A man invested certain amount of money in two schemes A and B which offer interest at the rate of 8% per annum and 9% per annum respectivley. He received ₹ 1,860 as annual interest. However, if he had interchanged the amount of investments in the two schemes, he would have received ₹ 20 more as annual interest. How much money did he invest in each scheme ?

Let ₹ x will be invested in first scheme and ₹ y will be invested in second scheme.

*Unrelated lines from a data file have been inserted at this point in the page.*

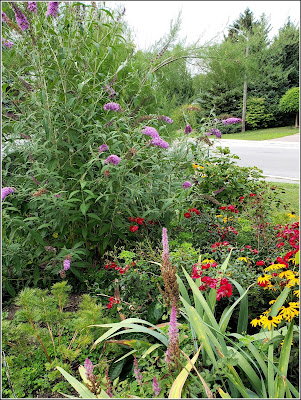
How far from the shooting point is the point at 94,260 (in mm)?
2410

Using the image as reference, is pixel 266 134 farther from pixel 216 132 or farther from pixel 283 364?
pixel 283 364

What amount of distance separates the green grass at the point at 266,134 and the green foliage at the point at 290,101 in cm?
24

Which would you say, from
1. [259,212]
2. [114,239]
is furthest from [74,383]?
[259,212]

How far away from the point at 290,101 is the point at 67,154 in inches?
87.0

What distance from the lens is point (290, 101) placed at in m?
3.24

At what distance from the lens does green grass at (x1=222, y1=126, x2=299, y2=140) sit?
141 inches

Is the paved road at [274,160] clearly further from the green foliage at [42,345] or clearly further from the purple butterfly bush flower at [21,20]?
the green foliage at [42,345]

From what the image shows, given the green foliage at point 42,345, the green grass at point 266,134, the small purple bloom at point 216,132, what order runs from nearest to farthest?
the green foliage at point 42,345, the small purple bloom at point 216,132, the green grass at point 266,134

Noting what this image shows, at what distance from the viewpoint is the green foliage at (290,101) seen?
3.11 meters

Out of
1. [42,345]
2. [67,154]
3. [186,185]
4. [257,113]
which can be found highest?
[257,113]

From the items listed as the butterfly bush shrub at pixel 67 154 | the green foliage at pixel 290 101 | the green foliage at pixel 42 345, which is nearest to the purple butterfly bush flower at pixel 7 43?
the butterfly bush shrub at pixel 67 154

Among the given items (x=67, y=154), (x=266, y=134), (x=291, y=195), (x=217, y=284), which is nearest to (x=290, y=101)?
(x=266, y=134)

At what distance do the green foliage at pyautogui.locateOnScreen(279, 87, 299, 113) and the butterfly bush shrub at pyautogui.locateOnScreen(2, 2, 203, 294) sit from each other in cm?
143

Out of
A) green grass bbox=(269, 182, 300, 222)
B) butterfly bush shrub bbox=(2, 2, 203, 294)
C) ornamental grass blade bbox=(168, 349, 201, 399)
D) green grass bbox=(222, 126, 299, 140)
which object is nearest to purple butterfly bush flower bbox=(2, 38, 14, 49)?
butterfly bush shrub bbox=(2, 2, 203, 294)
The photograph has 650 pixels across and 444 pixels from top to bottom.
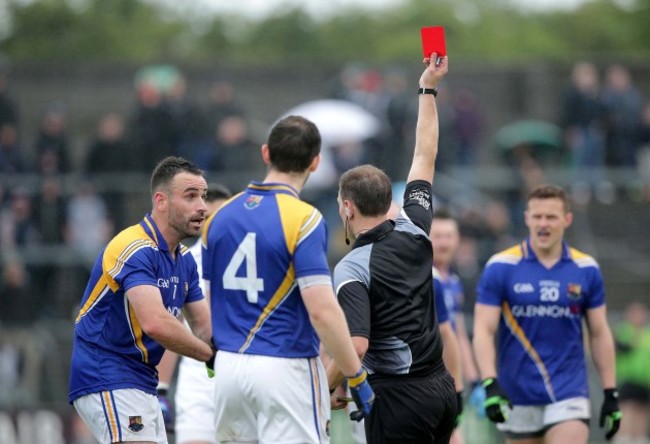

Interest of rate of 2 schemes = 8% and 9%

Sum of interest = ₹ 1,860

$\text{Interest} = \dfrac{P \times R \times T}{100}$

$\Rightarrow \dfrac{x \times 8 \times 1}{100} + \dfrac{y \times 9 \times 1}{100} = 1,860\\[1em] \Rightarrow \dfrac{8x}{100} + \dfrac{9y}{100} = 1,860\\[1em] \Rightarrow 0.08x + 0.09y = 1,860 …………………..(1)$

When the amount of investments are interchanged,

$\Rightarrow \dfrac{x \times 9 \times 1}{100} + \dfrac{y \times 8 \times 1}{100} = 1,880\\[1em] \Rightarrow \dfrac{9x}{100} + \dfrac{8y}{100} = 1,880\\[1em] \Rightarrow 0.09x + 0.08y = 1,880 …………………..(2)$

Multiplying 9 in equation (1) and 8 in equation (2), we get

⇒ (0.08x + 0.09y = 1,860) x 9

⇒ 0.72x + 0.81y = 16,740 ……………….(3)

And, (0.09x + 0.08y = 1,880) x 8

⇒ 0.72x + 0.64y = 15,040 ……………….(4)

Subtracting equation (3) and (2), we get:

$\begin{matrix} & 0.72x & + & 0.81y & = & 16,740 \ & 0.72x & + & 0.64y & = & 15,040 \ & - & &- & & - \ \hline & & & 0.17y & = & 1,700 \ \Rightarrow & & & y & = & \dfrac{1700}{0.17} \ \end{matrix}$

⇒ y = 10,000

Putting the value of y in equation (1), we get

⇒ 0.08x + 0.09 $\times$ 10,000 = 1,860

⇒ 0.08x + 900 = 1,860

⇒ 0.08x = 1,860 - 900

⇒ 0.08x = 960

⇒ x = $\dfrac{960}{0.08}$

⇒ x = 12,000

Hence, ₹ 12,000 and ₹ 10,000 are invested in each scheme.